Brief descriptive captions

* * * * *

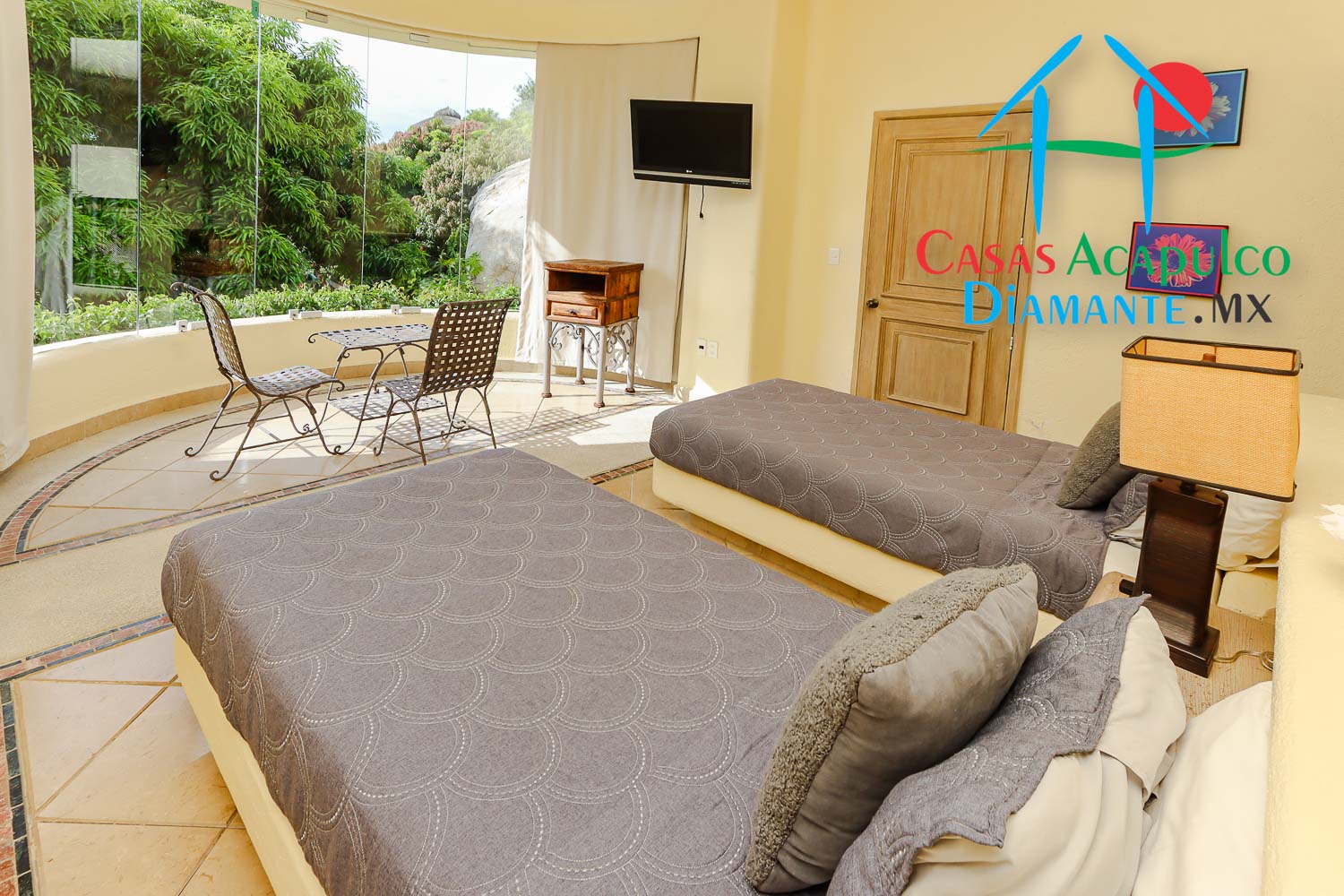 Las Brisas Villa del Sol - Recámara cinco 4
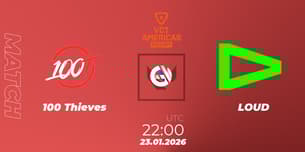 100 Thieves VS LOUD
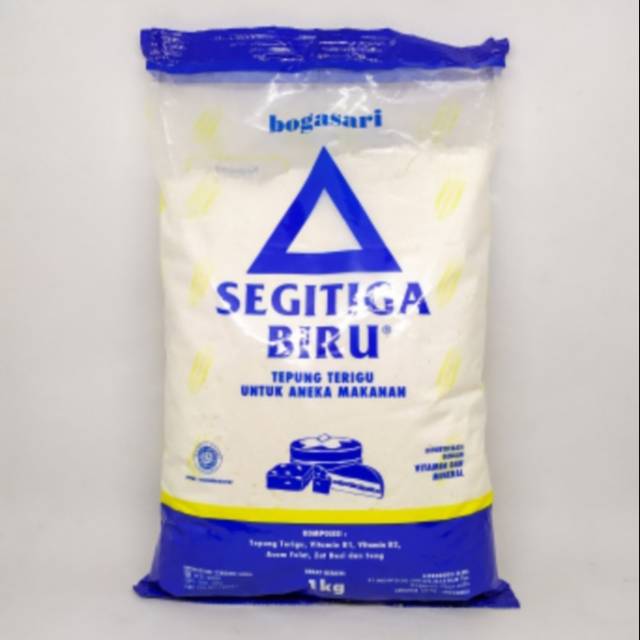 

Terigu segitiga 1Kg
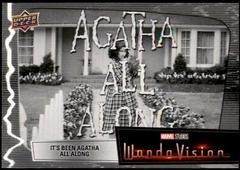 Agatha All Along [Black] #66 Marvel 2022 WandaVision Prices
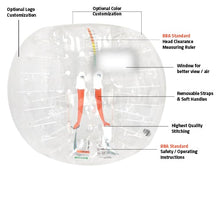 Load image into Gallery viewer, BBA® Premium TPU Bubbleball (with window)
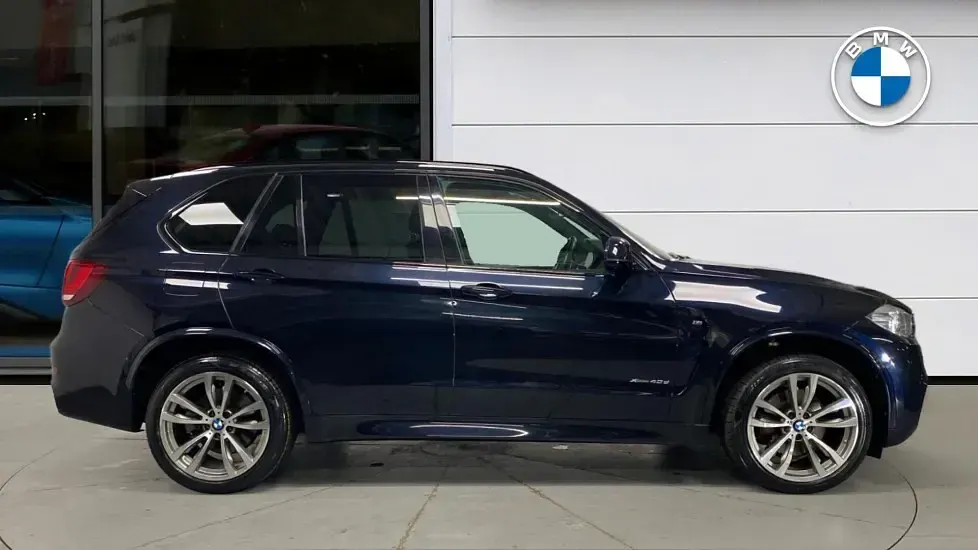 Used BMW X5 M Sport 309 HP (227 kW) 2018 Black SUV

* * * * *

TASK =>
Retype the lines above exactly, no pictures.

PROBLEM SOLUTION =>
 Las Brisas Villa del Sol - Recámara cinco 4
 100 Thieves VS LOUD

Terigu segitiga 1Kg
 Agatha All Along [Black] #66 Marvel 2022 WandaVision Prices
 Load image into Gallery viewer, BBA® Premium TPU Bubbleball (with window)
 Used BMW X5 M Sport 309 HP (227 kW) 2018 Black SUV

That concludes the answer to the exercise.